Romek falls silent. The book lies open upon the dresser. The Hebraic script is stained by the remains of a long-dead moth.

Romek lowers his eyes, and fastens them upon the stain.

She hears voices, and conjures the face of the man she once loved.
‘Romek mit di tsedreite oign
.
'
Romek with the crooked eyes, she mutters. They all have crooked eyes, those men whose voices seep from cracks in the kitchen walls. The entire world is full of men who betray and lie even as they smile. She sits in the kitchen and hears their distant talk in the front room. They are scheming against her: Romek with the crooked eyes, and Yoshua, her father's namesake, may he rest in peace. He too is turning against her. She is lured by the muffled sounds. She latches onto the trail of voices as if drawn on the train of a bridal gown.

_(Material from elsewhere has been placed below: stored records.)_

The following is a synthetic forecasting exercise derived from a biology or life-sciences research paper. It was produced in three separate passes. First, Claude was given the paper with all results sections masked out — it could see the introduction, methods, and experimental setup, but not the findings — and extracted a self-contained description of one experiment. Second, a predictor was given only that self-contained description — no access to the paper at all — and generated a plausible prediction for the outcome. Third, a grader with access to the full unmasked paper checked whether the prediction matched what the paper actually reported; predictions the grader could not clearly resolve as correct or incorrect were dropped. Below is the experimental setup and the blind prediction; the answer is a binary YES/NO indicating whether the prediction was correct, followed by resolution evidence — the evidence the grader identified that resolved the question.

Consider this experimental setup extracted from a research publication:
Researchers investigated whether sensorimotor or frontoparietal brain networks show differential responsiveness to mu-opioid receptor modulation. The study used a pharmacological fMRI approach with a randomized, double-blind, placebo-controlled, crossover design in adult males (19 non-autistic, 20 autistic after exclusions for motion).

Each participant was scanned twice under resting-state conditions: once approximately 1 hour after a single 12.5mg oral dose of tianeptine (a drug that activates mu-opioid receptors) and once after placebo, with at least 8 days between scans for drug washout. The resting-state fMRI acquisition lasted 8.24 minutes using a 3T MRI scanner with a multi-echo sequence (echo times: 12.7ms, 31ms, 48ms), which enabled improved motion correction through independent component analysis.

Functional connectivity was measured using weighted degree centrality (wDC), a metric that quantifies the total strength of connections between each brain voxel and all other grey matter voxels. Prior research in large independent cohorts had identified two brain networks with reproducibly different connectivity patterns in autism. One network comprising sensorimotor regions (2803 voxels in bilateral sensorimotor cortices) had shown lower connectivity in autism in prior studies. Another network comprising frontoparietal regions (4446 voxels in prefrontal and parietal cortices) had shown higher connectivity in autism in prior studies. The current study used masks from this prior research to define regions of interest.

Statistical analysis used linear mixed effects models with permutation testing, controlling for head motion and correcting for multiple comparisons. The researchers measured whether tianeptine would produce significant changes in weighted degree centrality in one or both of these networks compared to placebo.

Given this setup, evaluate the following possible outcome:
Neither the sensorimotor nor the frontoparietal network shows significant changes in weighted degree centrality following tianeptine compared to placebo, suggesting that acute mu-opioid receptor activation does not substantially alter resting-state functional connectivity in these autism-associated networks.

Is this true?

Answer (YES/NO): NO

She steals through the dining room. The upright radio glows in the dark. The dials wink. The globes growl. She creeps over the dining room carpet. She pauses, listens, steps into the passage. The linoleum is hard. Her feet scrape. Her body is charged. The voices are becoming louder. ‘Zofia. Zofia.' They are chanting her name.

She tiptoes past Yoshua's room in a crouch. ‘Zofia. Zofia.' The chorus terrifies her, yet draws her on. She places her hand upon the wall for support. She glances at the wooden skirting boards. She sees the holes in the plaster on the lower wall, the chipped paint on the boards. She pauses to calm her breath. She is outside the front room. The door is closed, but the voices are booming.

She can make out two strands. Romek's voice is an insinuating whisper, and Yoshua's, the voice of a questioning child. Surely they are laughing at her, pointing their fingers towards the door. The laughter is oozing through the keyhole. Their mockery is cascading from the walls. The walls are curving, tumbling.